Source extract -
******************************

When planning a hydrogen hub, the choice of location is of great relevance. The operator must ensure that the chosen location is suitable for production in the long term, as infrastructure expansion must be taken into account in addition to investment in the facilities. Economic considerations such as power supply and infrastructure, technical aspects such as water supply, space requirements and wastewater disposal as well as ecological factors all come into play. The following table shows the main influencing factors that can be used to classify a location. They help to identify a suitable location that is both economically viable and technically and ecologically sustainable.
In the future, climate change is also significant for water as a resource, as it will increase the drought in some regions. Hydrogen hubs that are built in such areas may be undersupplied and no longer be able to deliver their full capacity.
| Main influencing factors | Description |
| Water source | Identification and evaluation of locally available water sources (groundwater, surface water, seawater) for water electrolysis. Perspective: Inclusion of the future effects of climate change on the water source. |
| Water consumption structure | List of regional water consumption types in the study area. Current water consumption balance of agriculture, households, industry and the energy sector as well as future scenarios. |
| Renewable energies | Determination of current and future regionally available renewable energies for electrolysis in the study area and inclusion of expansion scenarios. Examination of the potential for grid-compatible operation of electrolysers. |
| Storage options | Description of the existing and planned long-term and short-term storage options for hydrogen in the study area. The focus is on salt caverns as long-term storage facilities. |
| Transportation routes | Investigation of existing and planned infrastructure for hydrogen transportation and distribution. This includes pipelines, roads, ports and filling stations. |
| Local acceptance potential | Identification of potential customers for the hydrogen as well as the by-products oxygen and heat. These include industry, transportation and buildings. |
[1] https://www.bmbf.de/bmbf/de/forschung/energiewende-und-nachhaltiges-wirtschaften/nationale-wasserstoffstrategie/nationale-wasserstoffstrategie_node.html
[2] https://www.wirtschaft-wilhelmshaven.de/assets/images/Pressemitteilung_Anlage_1.pdf
[3] https://geschaeftsbericht.oowv.de/de/2021/zahlen-und-fakten
[4] https://www.bmuv.de/wasserstrategie
[5] https://www.bmwk.de/Redaktion/DE/Publikationen/Energie/energieeffiezienzstrategie-2050.pdf
[6] Saravia et al. 2023 (h2o-fuer-elektrolyse-dvgw-factsheet.pdf)

******************************

Dataset rows
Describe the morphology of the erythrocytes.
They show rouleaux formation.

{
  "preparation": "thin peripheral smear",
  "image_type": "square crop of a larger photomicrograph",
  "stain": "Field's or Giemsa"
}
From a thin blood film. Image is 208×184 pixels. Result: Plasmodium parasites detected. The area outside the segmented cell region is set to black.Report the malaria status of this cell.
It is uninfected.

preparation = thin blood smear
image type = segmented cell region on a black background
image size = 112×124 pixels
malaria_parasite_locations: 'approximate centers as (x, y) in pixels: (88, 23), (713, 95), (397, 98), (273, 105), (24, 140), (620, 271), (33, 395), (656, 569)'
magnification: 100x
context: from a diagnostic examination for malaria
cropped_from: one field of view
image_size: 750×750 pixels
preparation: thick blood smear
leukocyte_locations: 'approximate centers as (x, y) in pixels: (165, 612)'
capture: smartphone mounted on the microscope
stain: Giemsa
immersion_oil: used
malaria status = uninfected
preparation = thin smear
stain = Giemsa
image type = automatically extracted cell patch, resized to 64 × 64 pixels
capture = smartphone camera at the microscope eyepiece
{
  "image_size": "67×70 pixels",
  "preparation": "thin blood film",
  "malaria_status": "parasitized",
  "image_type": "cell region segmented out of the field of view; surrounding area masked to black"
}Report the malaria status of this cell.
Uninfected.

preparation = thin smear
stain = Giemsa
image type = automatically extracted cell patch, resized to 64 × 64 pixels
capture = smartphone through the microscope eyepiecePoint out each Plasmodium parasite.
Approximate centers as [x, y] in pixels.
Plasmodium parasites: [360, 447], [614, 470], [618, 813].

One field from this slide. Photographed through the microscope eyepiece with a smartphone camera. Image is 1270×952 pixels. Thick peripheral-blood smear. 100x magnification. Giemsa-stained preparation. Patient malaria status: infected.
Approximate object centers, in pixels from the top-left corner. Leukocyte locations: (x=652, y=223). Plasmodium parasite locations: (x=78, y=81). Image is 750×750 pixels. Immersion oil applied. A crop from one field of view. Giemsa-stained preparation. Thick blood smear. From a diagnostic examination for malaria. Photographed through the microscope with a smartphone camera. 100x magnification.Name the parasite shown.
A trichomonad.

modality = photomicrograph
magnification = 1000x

******************************

Exercise 1 -
In the hydrogen hub text, which storage facilities are the focus for long-term hydrogen storage?
Exercise 2 -
In the hydrogen hub text, write out the passage starting at "When planning a" and ending at "and ecologically sustainable.", substituting "site" for "location".
These records are separate material, unrelated to the hydrogen hub text.

Worked answer 1 -
Salt caverns.

Worked answer 2 -
When planning a hydrogen hub, the choice of site is of great relevance. The operator must ensure that the chosen site is suitable for production in the long term, as infrastructure expansion must be taken into account in addition to investment in the facilities. Economic considerations such as power supply and infrastructure, technical aspects such as water supply, space requirements and wastewater disposal as well as ecological factors all come into play. The following table shows the main influencing factors that can be used to classify a site. They help to identify a suitable site that is both economically viable and technically and ecologically sustainable.